Ron Friedmann has a piece on (legal) knowledge management at his blog and at LLRX, KM - The Right Question? I like his "better" question, thus the title of this post. What is best for the firm?
What’s my knowledge management strategy? That’s a good question but a better one is “what’s best for the firm?”
KM is mainly about reducing lawyer effort. That’s a good goal. Better still is to improve profitability, focusing on projects, technologies, staff, or processes that can grow revenues. Maybe it’s KM. Or maybe it’s a new business intake process, improved work force allocation, a proposal generator for marketing, or relationship discovery software.
I expand on this premise in Pragmatic Approaches to KM, published on August 17, 2006 by LLRX.com (also here at prismlegal.com). It’s based on a presentation I gave at the May 2006 Interwoven Legal IT Leadership Summit, a conference that brings together leading IT leaders from large firms to discuss pressing issues and develop actionable strategies.

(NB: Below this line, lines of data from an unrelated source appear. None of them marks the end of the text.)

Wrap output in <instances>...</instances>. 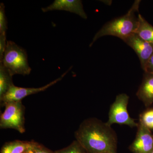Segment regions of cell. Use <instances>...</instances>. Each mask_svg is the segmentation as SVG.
I'll use <instances>...</instances> for the list:
<instances>
[{
    "instance_id": "4",
    "label": "cell",
    "mask_w": 153,
    "mask_h": 153,
    "mask_svg": "<svg viewBox=\"0 0 153 153\" xmlns=\"http://www.w3.org/2000/svg\"><path fill=\"white\" fill-rule=\"evenodd\" d=\"M4 105L5 108L0 117L1 128L14 129L20 133H25V107L22 101L9 102Z\"/></svg>"
},
{
    "instance_id": "10",
    "label": "cell",
    "mask_w": 153,
    "mask_h": 153,
    "mask_svg": "<svg viewBox=\"0 0 153 153\" xmlns=\"http://www.w3.org/2000/svg\"><path fill=\"white\" fill-rule=\"evenodd\" d=\"M138 98L146 107L153 103V73L144 72L143 81L137 91Z\"/></svg>"
},
{
    "instance_id": "2",
    "label": "cell",
    "mask_w": 153,
    "mask_h": 153,
    "mask_svg": "<svg viewBox=\"0 0 153 153\" xmlns=\"http://www.w3.org/2000/svg\"><path fill=\"white\" fill-rule=\"evenodd\" d=\"M140 2L139 0L135 1L126 14L105 24L95 34L90 47L97 39L103 36H115L123 41L135 33L138 25V19L136 16V13L138 12Z\"/></svg>"
},
{
    "instance_id": "5",
    "label": "cell",
    "mask_w": 153,
    "mask_h": 153,
    "mask_svg": "<svg viewBox=\"0 0 153 153\" xmlns=\"http://www.w3.org/2000/svg\"><path fill=\"white\" fill-rule=\"evenodd\" d=\"M129 96L126 94H120L117 96L114 102L111 105L108 120L106 123L111 126L114 123L128 126L131 128L137 127L138 123L135 120L132 118L127 110Z\"/></svg>"
},
{
    "instance_id": "16",
    "label": "cell",
    "mask_w": 153,
    "mask_h": 153,
    "mask_svg": "<svg viewBox=\"0 0 153 153\" xmlns=\"http://www.w3.org/2000/svg\"><path fill=\"white\" fill-rule=\"evenodd\" d=\"M23 153H55V152L36 142L31 141L30 146Z\"/></svg>"
},
{
    "instance_id": "11",
    "label": "cell",
    "mask_w": 153,
    "mask_h": 153,
    "mask_svg": "<svg viewBox=\"0 0 153 153\" xmlns=\"http://www.w3.org/2000/svg\"><path fill=\"white\" fill-rule=\"evenodd\" d=\"M138 19V25L135 33L143 40L153 44V26L140 14H139Z\"/></svg>"
},
{
    "instance_id": "8",
    "label": "cell",
    "mask_w": 153,
    "mask_h": 153,
    "mask_svg": "<svg viewBox=\"0 0 153 153\" xmlns=\"http://www.w3.org/2000/svg\"><path fill=\"white\" fill-rule=\"evenodd\" d=\"M124 42L134 49L137 55L143 70L153 53V44L148 43L134 33L123 40Z\"/></svg>"
},
{
    "instance_id": "15",
    "label": "cell",
    "mask_w": 153,
    "mask_h": 153,
    "mask_svg": "<svg viewBox=\"0 0 153 153\" xmlns=\"http://www.w3.org/2000/svg\"><path fill=\"white\" fill-rule=\"evenodd\" d=\"M55 153H88L77 141H74L66 147L55 152Z\"/></svg>"
},
{
    "instance_id": "1",
    "label": "cell",
    "mask_w": 153,
    "mask_h": 153,
    "mask_svg": "<svg viewBox=\"0 0 153 153\" xmlns=\"http://www.w3.org/2000/svg\"><path fill=\"white\" fill-rule=\"evenodd\" d=\"M75 137L88 153H117L115 132L106 123L95 118L83 121Z\"/></svg>"
},
{
    "instance_id": "9",
    "label": "cell",
    "mask_w": 153,
    "mask_h": 153,
    "mask_svg": "<svg viewBox=\"0 0 153 153\" xmlns=\"http://www.w3.org/2000/svg\"><path fill=\"white\" fill-rule=\"evenodd\" d=\"M41 10L44 13L54 10L68 11L78 15L82 19H87L82 1L80 0H55L50 5Z\"/></svg>"
},
{
    "instance_id": "20",
    "label": "cell",
    "mask_w": 153,
    "mask_h": 153,
    "mask_svg": "<svg viewBox=\"0 0 153 153\" xmlns=\"http://www.w3.org/2000/svg\"><path fill=\"white\" fill-rule=\"evenodd\" d=\"M153 153V149L152 151V153Z\"/></svg>"
},
{
    "instance_id": "7",
    "label": "cell",
    "mask_w": 153,
    "mask_h": 153,
    "mask_svg": "<svg viewBox=\"0 0 153 153\" xmlns=\"http://www.w3.org/2000/svg\"><path fill=\"white\" fill-rule=\"evenodd\" d=\"M133 153H151L153 149V134L140 122L137 126L136 136L129 147Z\"/></svg>"
},
{
    "instance_id": "6",
    "label": "cell",
    "mask_w": 153,
    "mask_h": 153,
    "mask_svg": "<svg viewBox=\"0 0 153 153\" xmlns=\"http://www.w3.org/2000/svg\"><path fill=\"white\" fill-rule=\"evenodd\" d=\"M71 68L72 67H70L67 71L57 79L42 87L24 88L18 87L13 84L10 87L7 92L3 96L2 98L0 99L1 103L4 105L6 103L9 102L22 101V99L28 96L36 94L47 90L49 87L55 85L62 79L68 71H70Z\"/></svg>"
},
{
    "instance_id": "14",
    "label": "cell",
    "mask_w": 153,
    "mask_h": 153,
    "mask_svg": "<svg viewBox=\"0 0 153 153\" xmlns=\"http://www.w3.org/2000/svg\"><path fill=\"white\" fill-rule=\"evenodd\" d=\"M140 122L150 130H153V108H148L140 114Z\"/></svg>"
},
{
    "instance_id": "19",
    "label": "cell",
    "mask_w": 153,
    "mask_h": 153,
    "mask_svg": "<svg viewBox=\"0 0 153 153\" xmlns=\"http://www.w3.org/2000/svg\"><path fill=\"white\" fill-rule=\"evenodd\" d=\"M143 70L146 73H153V53L148 60Z\"/></svg>"
},
{
    "instance_id": "3",
    "label": "cell",
    "mask_w": 153,
    "mask_h": 153,
    "mask_svg": "<svg viewBox=\"0 0 153 153\" xmlns=\"http://www.w3.org/2000/svg\"><path fill=\"white\" fill-rule=\"evenodd\" d=\"M5 68L12 75H29L32 71L28 61L26 50L13 41H7V45L2 59L0 60Z\"/></svg>"
},
{
    "instance_id": "17",
    "label": "cell",
    "mask_w": 153,
    "mask_h": 153,
    "mask_svg": "<svg viewBox=\"0 0 153 153\" xmlns=\"http://www.w3.org/2000/svg\"><path fill=\"white\" fill-rule=\"evenodd\" d=\"M7 21L6 17L5 7L4 3L0 4V35H7Z\"/></svg>"
},
{
    "instance_id": "18",
    "label": "cell",
    "mask_w": 153,
    "mask_h": 153,
    "mask_svg": "<svg viewBox=\"0 0 153 153\" xmlns=\"http://www.w3.org/2000/svg\"><path fill=\"white\" fill-rule=\"evenodd\" d=\"M7 35H0V60L2 58L7 45Z\"/></svg>"
},
{
    "instance_id": "13",
    "label": "cell",
    "mask_w": 153,
    "mask_h": 153,
    "mask_svg": "<svg viewBox=\"0 0 153 153\" xmlns=\"http://www.w3.org/2000/svg\"><path fill=\"white\" fill-rule=\"evenodd\" d=\"M31 141L15 140L6 143L2 148L1 153H23L30 146Z\"/></svg>"
},
{
    "instance_id": "12",
    "label": "cell",
    "mask_w": 153,
    "mask_h": 153,
    "mask_svg": "<svg viewBox=\"0 0 153 153\" xmlns=\"http://www.w3.org/2000/svg\"><path fill=\"white\" fill-rule=\"evenodd\" d=\"M13 76L8 70L0 63V99L2 98L13 85Z\"/></svg>"
}]
</instances>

He presents a 2x2 matrix to help think about IT approaches to knowledge management with respect to variables that are relevant to more than just law firms: Does the tool reduce effort to serve a client? Does the tool provide opportunities for enhanced revenue? He adds a third dimension by changing the size of the markers based on the cost. Doing this analysis with your strategy in mind could help you winnow down the options to those that enhance throughput (revenue) or that reduce operating expenses (effort) by more than they cost.